OBJECTIVE 1 -
In the forum thread below, which three library folders does the -Dpython.path setting list?

# START OF PAGE TEXT

I have developed a Scraping script to get information from a web in Mule ESB, but I have problems importing Pandas, Numpy and BeautifulSoup. How can I include these libraries correctly?
First of all, to use external Python libraries you have to include them in the Mule ESB path variable in its execution:
-Dpython.path=./lib/libPy/pymongo-3.9.0;./lib/libPy/numpy-1.17.3;./lib/libPy/pandas-0.25.2
My Python script is located at the end of this POST and works in Jupyter Notebook, although to extract the error I used the following one:
import numpy as np
import pandas as pd
print("Everything done correctly!")
The error that Mule ESB gives me is the following:
ERROR 2019-10-30 10:31:50,171 [[pruebascraping].pruebascrapingFlow.stage1.02] org.mule.exception.DefaultMessagingExceptionStrategy:
********************************************************************************
Message : ImportError: Error importing numpy: you should not try to import numpy from
its source directory; please exit the numpy source tree, and relaunch
your python interpreter from there. in <script> at line number 1 (javax.script.ScriptException)

# END OF PAGE TEXT
# START OF RECORDS

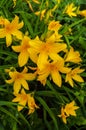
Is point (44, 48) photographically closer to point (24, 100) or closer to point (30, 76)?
point (30, 76)

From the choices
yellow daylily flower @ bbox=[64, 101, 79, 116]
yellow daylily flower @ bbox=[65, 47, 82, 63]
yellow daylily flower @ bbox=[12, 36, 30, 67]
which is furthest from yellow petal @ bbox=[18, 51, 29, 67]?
yellow daylily flower @ bbox=[64, 101, 79, 116]

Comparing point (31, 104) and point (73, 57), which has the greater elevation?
point (73, 57)

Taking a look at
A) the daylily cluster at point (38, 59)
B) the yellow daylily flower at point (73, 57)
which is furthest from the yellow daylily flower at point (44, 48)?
the yellow daylily flower at point (73, 57)

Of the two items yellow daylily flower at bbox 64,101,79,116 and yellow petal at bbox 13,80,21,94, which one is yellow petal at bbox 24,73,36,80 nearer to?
yellow petal at bbox 13,80,21,94

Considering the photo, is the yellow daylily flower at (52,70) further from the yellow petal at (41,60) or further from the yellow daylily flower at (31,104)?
the yellow daylily flower at (31,104)

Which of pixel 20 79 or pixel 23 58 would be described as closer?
pixel 23 58

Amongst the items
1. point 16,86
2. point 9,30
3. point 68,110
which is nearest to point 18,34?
point 9,30

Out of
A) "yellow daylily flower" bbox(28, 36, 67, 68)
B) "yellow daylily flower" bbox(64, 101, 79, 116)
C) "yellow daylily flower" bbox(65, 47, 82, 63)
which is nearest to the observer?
"yellow daylily flower" bbox(28, 36, 67, 68)
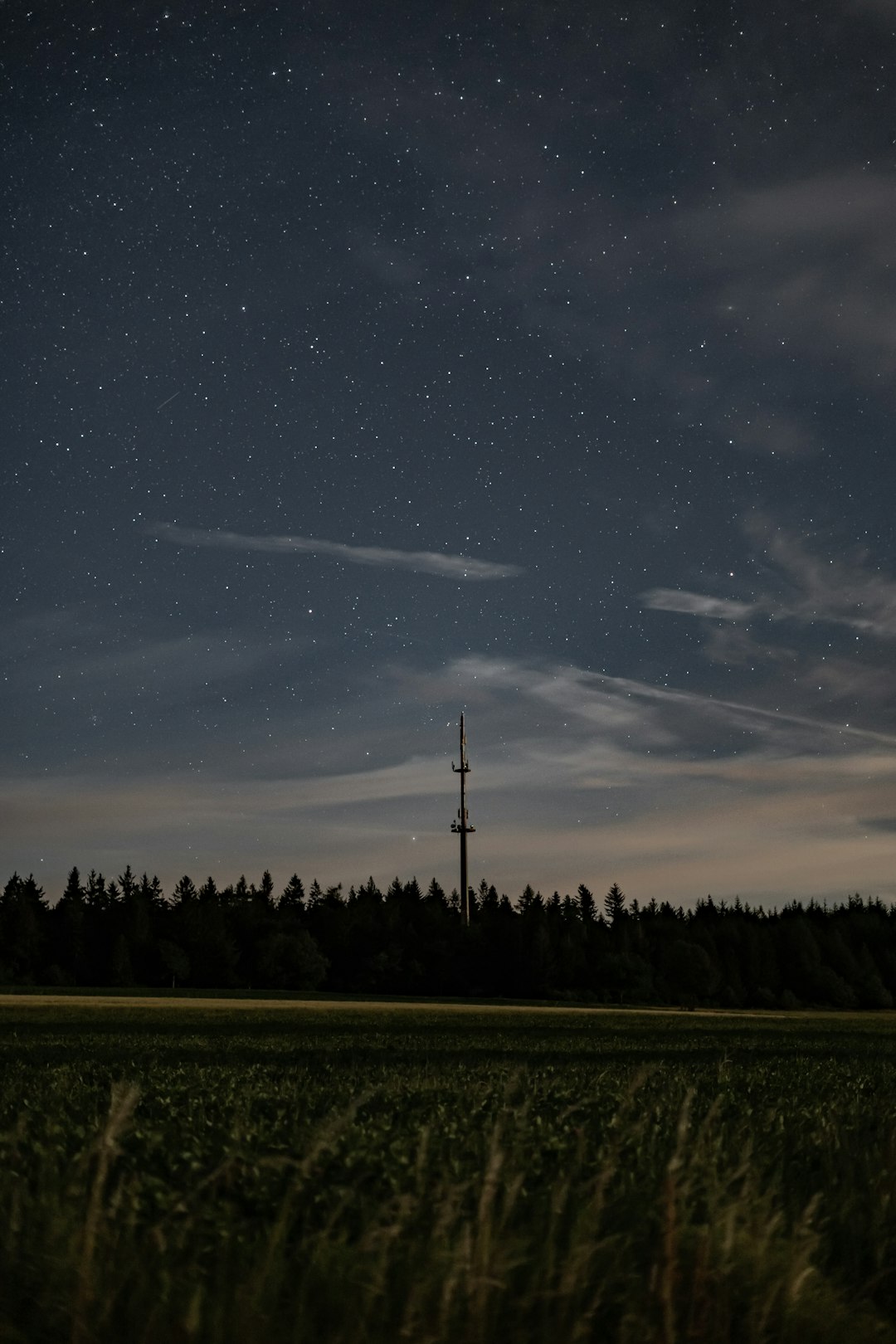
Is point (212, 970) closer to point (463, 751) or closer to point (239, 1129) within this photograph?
point (463, 751)

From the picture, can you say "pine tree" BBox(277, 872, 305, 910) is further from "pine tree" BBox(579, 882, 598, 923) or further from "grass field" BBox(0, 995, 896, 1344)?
"grass field" BBox(0, 995, 896, 1344)

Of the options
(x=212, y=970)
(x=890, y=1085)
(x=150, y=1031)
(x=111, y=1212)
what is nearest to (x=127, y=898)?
(x=212, y=970)

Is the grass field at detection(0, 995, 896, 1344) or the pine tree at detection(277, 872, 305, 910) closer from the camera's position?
the grass field at detection(0, 995, 896, 1344)

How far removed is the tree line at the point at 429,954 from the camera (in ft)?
411

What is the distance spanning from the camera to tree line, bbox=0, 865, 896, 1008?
125 metres

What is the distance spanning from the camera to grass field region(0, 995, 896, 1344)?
5703 mm

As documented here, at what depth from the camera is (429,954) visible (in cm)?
13088

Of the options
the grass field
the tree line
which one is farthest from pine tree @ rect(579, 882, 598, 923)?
the grass field

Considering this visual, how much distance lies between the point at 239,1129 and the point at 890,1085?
1218 cm

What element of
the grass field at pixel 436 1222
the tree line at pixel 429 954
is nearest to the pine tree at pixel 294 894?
Answer: the tree line at pixel 429 954

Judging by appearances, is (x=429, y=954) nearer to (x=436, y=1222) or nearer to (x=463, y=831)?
(x=463, y=831)

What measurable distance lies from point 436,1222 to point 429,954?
12736 cm

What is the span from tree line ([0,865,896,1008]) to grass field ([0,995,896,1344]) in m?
108

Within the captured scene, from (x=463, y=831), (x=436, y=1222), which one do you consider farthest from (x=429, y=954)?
(x=436, y=1222)
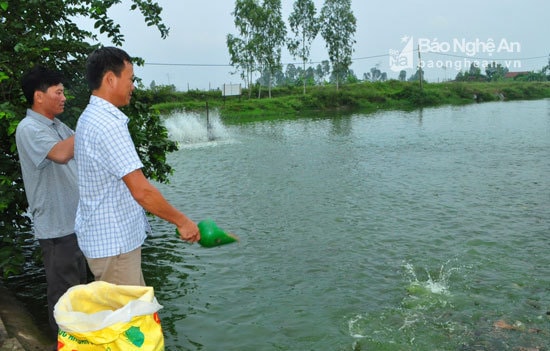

# END OF RECORDS

OBJECTIVE 2 -
Please return every line of the records that contains the string "spanning". Case counts.

FINAL RESULT 1 -
pymongo-3.9.0, numpy-1.17.3 and pandas-0.25.2

FINAL RESULT 2 -
What is the distance spanning from the camera to tree line, bbox=0, 865, 896, 1008?
What is the distance spanning from the camera to grass field region(0, 995, 896, 1344)?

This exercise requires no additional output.